Thursday, December 14, 2017

Commentary on Maus


I’m grateful to have had the opportunity to read this classic and powerfully influential work from comics history for this class. This is one of those landmark pieces that I’d hoped to read in this class, something that changed the course of comics history completely and the idea of what a comic can be. Maus has a very no-frills approach to visual storytelling that makes a point of prioritizing content over style which gives the narrative a sense of familiar realism at times, and at other times excels at creating blunt and immediate emotional impact. It’s a perfect marriage of form to function.
It’s almost embarrassing for me to analyze this work when I know that many people who are much smarter than me have likely written entire thesis projects and dissertations around the literary/artistic significance of all of Speigelman’s choices.

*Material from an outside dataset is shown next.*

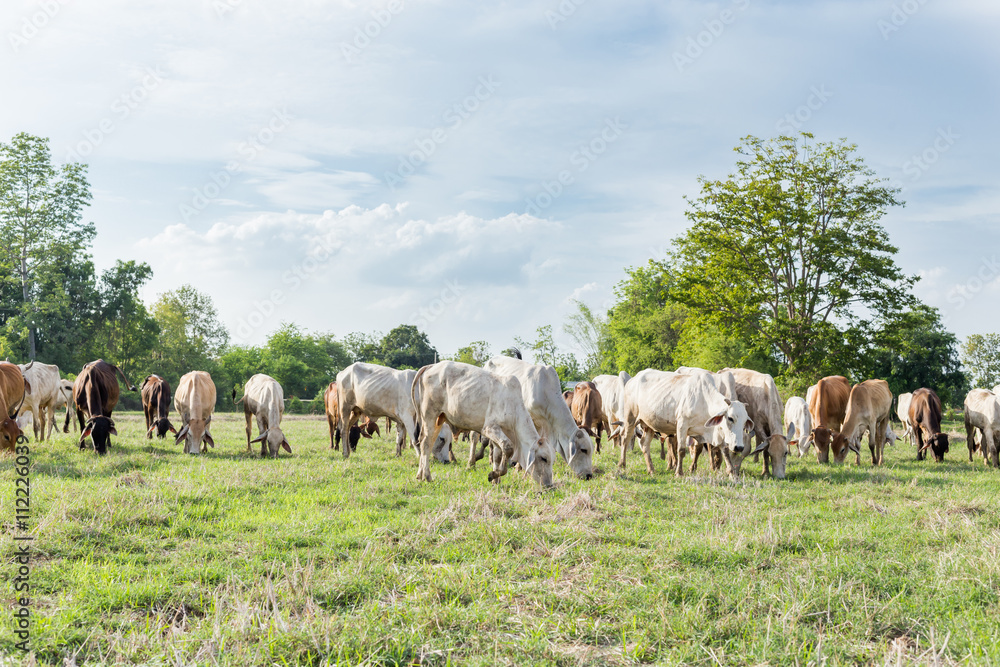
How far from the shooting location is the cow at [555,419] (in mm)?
11625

As I read Maus one of the aspects of it that struck me most was the effectiveness of the animal masks to represent different groups. Since the facial features of each species are drawn almost completely identically, characters are reduced essentially to dressed-up stick figures, far more symbol than physical presence. Because of this iconic approach the comic is a very fast read, and the story is incredibly legible. This blows my mind somewhat; clearly differentiating between characters while using such sparse defining characteristics as Speigelman manages to do throughout the book requires incredible skill in understanding and creating visual clarity. And the effect is powerful. In using the highly approachable medium of comics, Spiegelman has enhanced the reach of this incredibly difficult and painful story and made it impossible to deny the humanity of the characters.

One other fascinating aspect of so literally highlighting the similarity between characters of the same species/heritage is that they enhance two things: creating automatic audience empathy toward others who look like the main characters that we are rooting for, and displaying the division of groups that Nazis capitalized on to create hatred and fear of those who are different. If groups are separated, it is much easier to dehumanize them, and thus much easier to justify terrible actions against them. Humans like to feel loyalty to their own social groupings, and this natural tendency has been exploited by fascism to encourage violence from the past all the way through the present. If we perceive people as being different enough from us, it’s simple to forget that they are people at all.


The state of the world today concerns me. I worry about how as survivors of the Holocaust people are dying out, people are already happy to forget what happened less than a hundred years ago and start repeating the same mistakes. To touch back on last week’s themes of the responsibility of the creator, I’ve been thinking a lot about how I could someday use the same tools Spiegelman does to encourage exposure of/empathy for the stories of the marginalized and forgotten. People seem to need constant reminders of the humanity of others in order to stop doing evil. I’d like to contribute to those reminders through whichever medium I can.